• **TASK INSTRUCTIONS**: Can you quote, unchanged, the lines of the records from the one containing "From the objects listed as" through the end of the records, leaving the pictures out?

A block of data

- - - - -

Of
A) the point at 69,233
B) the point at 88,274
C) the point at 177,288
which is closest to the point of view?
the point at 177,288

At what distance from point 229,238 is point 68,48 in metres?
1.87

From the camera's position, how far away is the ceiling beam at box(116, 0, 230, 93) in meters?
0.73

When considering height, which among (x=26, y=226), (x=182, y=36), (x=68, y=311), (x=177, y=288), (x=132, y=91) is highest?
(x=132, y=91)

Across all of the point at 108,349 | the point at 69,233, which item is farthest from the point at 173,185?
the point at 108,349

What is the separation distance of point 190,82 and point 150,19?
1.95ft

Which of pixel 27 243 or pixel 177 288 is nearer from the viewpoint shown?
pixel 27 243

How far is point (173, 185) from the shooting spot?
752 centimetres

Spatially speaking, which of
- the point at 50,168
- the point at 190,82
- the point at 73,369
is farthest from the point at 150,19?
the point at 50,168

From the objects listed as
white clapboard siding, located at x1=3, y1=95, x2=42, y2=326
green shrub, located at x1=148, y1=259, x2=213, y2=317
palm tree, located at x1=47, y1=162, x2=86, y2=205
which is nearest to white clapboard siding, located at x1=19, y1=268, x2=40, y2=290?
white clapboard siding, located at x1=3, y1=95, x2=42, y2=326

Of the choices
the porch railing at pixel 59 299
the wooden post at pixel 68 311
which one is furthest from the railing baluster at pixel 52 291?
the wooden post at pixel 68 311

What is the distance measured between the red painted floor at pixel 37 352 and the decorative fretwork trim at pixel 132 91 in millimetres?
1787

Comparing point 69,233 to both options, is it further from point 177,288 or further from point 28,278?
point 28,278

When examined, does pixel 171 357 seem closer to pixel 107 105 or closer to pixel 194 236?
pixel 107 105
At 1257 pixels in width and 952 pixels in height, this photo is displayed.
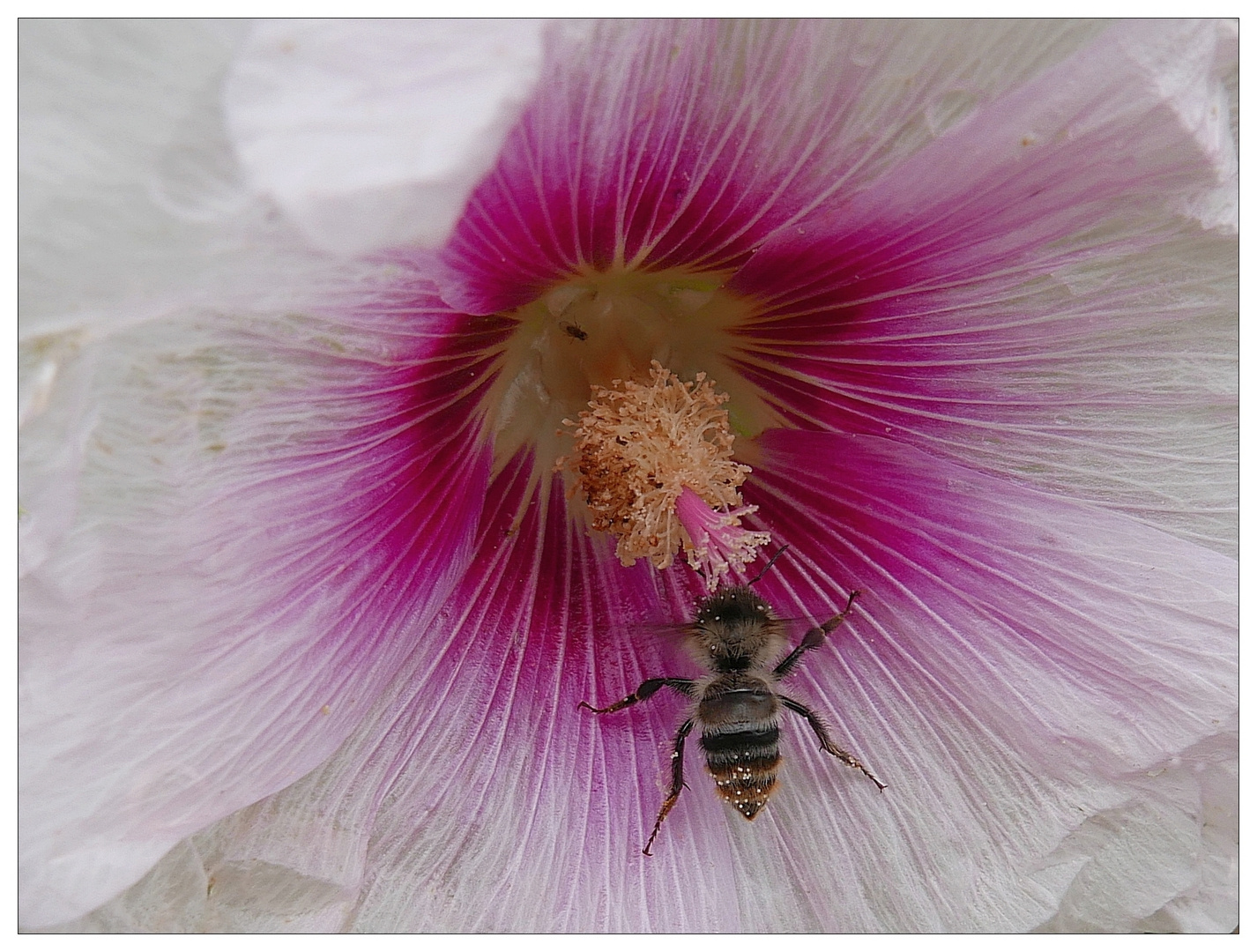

- - - - -

• **SOLUTION TO THIS EXERCISE**:
From the objects listed as
white clapboard siding, located at x1=3, y1=95, x2=42, y2=326
green shrub, located at x1=148, y1=259, x2=213, y2=317
palm tree, located at x1=47, y1=162, x2=86, y2=205
which is nearest to white clapboard siding, located at x1=19, y1=268, x2=40, y2=290?
white clapboard siding, located at x1=3, y1=95, x2=42, y2=326

Of the choices
the porch railing at pixel 59 299
the wooden post at pixel 68 311
which one is furthest from the railing baluster at pixel 52 291?
the wooden post at pixel 68 311

What is the distance measured between the red painted floor at pixel 37 352 and the decorative fretwork trim at pixel 132 91 in millimetres?
1787

Comparing point 69,233 to both options, is it further from point 177,288 or further from point 28,278?
point 28,278

When examined, does pixel 171 357 seem closer to pixel 107 105 or closer to pixel 194 236?
pixel 107 105
At 1257 pixels in width and 952 pixels in height, this photo is displayed.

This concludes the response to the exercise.